3.1.2. L’opposition sur la gestion du thème

Lorsque l’animateur participe au débat comme débatteur, l’un des deux débatteurs peut exprimer une évaluation positive ou négative de son intervention. La discussion entre l’animateur et le débatteur ne glisse pas dans la séquence d’échanges conflictuels, mais elle se caractérise par le fait que leur désaccord est plutôt ponctuel, à la différence de la discussion entre les deux débatteurs. Il n’est donc pas sans intérêt d’examiner les désaccords que les débatteurs expriment sur les activités langagières de l’animateur, tels que le cas du refus sur la gestion du thème et l’opposition sur la citation de l’animateur.

Voyons d’abord le refus sur la gestion du thème du débat. Bien que cette gestion soit une des attributions essentielles du meneur, il arrive que le débatteur freine l’accélération ou le changement de direction de développement du thème, proposé par l’animateur. Dans ce cas, l’auto-sélection et l’interruption accompagnée de chevauchement sont les principaux moyens pour s’opposer à la volonté de l’animateur.

(1) (Répliques 7 : 126-131)

L’exemple (1) est extrait de l’émission «Répliques (18/07/98)» où les participants débattent sur le problème du génocide au Rwanda. L’animateur (Alain Finkielkraut) propose en 126 une direction thématique de discussion. Cette proposition est immédiatement refusée par le débatteur (Bernard Debré) qui l’interrompt en 129, sous prétexte que l’animateur se hâte d’entrer dans le problème essentiel du débat (’l’intervention, tout d’un coup, de la France’). Mais son interruption, qui est soulignée à la fois par le chevauchement et par le marqueur verbal de la prise de parole (’attendez attendez’), n’entraîne pas de négociation, dans la mesure où l’animateur accepte immédiatement son argument. Ce refus du débatteur (Debré) concernant la gestion du thème par l’animateur semble reposer sur le fait qu’il est meilleur expert que lui sur le sujet en question.

D’autre part, les débatteurs peuvent être en désaccord sur une citation de l’animateur, lorsque celui-ci cite l’analyse ou les hypothèses d’autres experts extérieurs. C’est une opposition simple mais explicite que l’un de deux débatteurs adresse à l’animateur.

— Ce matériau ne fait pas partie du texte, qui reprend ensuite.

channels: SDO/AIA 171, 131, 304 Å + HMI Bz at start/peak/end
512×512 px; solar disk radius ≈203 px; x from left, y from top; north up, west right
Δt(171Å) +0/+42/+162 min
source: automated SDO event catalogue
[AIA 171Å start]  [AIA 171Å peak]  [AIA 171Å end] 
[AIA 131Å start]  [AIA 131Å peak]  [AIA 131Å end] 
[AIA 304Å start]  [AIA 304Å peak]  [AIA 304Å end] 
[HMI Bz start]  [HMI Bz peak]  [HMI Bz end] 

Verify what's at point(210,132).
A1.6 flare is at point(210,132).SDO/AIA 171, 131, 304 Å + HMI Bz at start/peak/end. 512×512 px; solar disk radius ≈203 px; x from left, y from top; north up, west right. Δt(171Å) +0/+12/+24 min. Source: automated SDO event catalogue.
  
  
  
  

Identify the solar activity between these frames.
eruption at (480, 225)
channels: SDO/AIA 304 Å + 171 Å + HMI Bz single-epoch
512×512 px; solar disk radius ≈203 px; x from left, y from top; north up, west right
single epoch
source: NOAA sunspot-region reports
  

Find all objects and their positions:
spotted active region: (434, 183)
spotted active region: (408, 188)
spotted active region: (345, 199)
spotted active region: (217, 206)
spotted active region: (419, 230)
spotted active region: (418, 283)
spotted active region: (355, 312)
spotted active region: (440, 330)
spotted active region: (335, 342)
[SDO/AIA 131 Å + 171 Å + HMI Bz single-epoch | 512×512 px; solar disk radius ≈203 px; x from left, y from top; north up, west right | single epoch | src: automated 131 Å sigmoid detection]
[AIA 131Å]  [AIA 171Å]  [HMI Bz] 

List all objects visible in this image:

Mais le véritable destinataire ne peut être l’animateur, dans la mesure où le contenu de la citation rejoint le point de vue de l’autre débatteur. Dans ce cas, l’opposition vise deux cibles : les deux participants (l’animateur et l’autre débatteur), comme le montre l’exemple (2) :

(2) (Répliques 7 : 030-031)

Dans l’exemple ci-dessus qui est extrait de l’émission «Répliques (18/07/98)», l’animateur (Alain Finkielkraut) introduit en 031 l’argument du délocuté, qui comporte un marqueur de discours rapporté en style indirect (’un certain nombre de gens parmi les chercheurs disent’) : ’au fond c’est la colonisation qui a créé l’opposition raciale ou ethnique dans la société rwandaise en plaquant sur cette société un schéma d’interprétation raciste venu d’Europe, venu de Belgique, venu de France’. Le débatteur (Bernard Debré) s’oppose immédiatement et avec le chevauchement à cet argument. Il appartient au camp de ceux qui n’affirment pas la responsabilité politique française sur le génocide au Rwanda, à la différence de son partenaire (Jean-Pierre Chrétien) qui partage plutôt l’opinion de ceux qui affirment cette responsabilité. En ce sens, en 032, le désaccord de Bernard Debré s’adresse directement à l’animateur et indirectement à l’autre débatteur (Jean-Pierre Chrétien). On peut donc dire qu’il s’agit d’un double adressage. Au niveau de son contenu, le désaccord ci-dessus est renforcé également par un double volet : au niveau de la forme concernant l’interruption accompagnée de chevauchement, et au niveau de la formulation avec l’intensif (’totalement’). Bien qu’il soit explicite et plus ou moins renforcé, il serait difficile de le considérer comme menaçant pour la face du meneur ou de l’autre invité, dans la mesure où il vise deux interlocuteurs, et son effet menaçant en est réduit d’autant.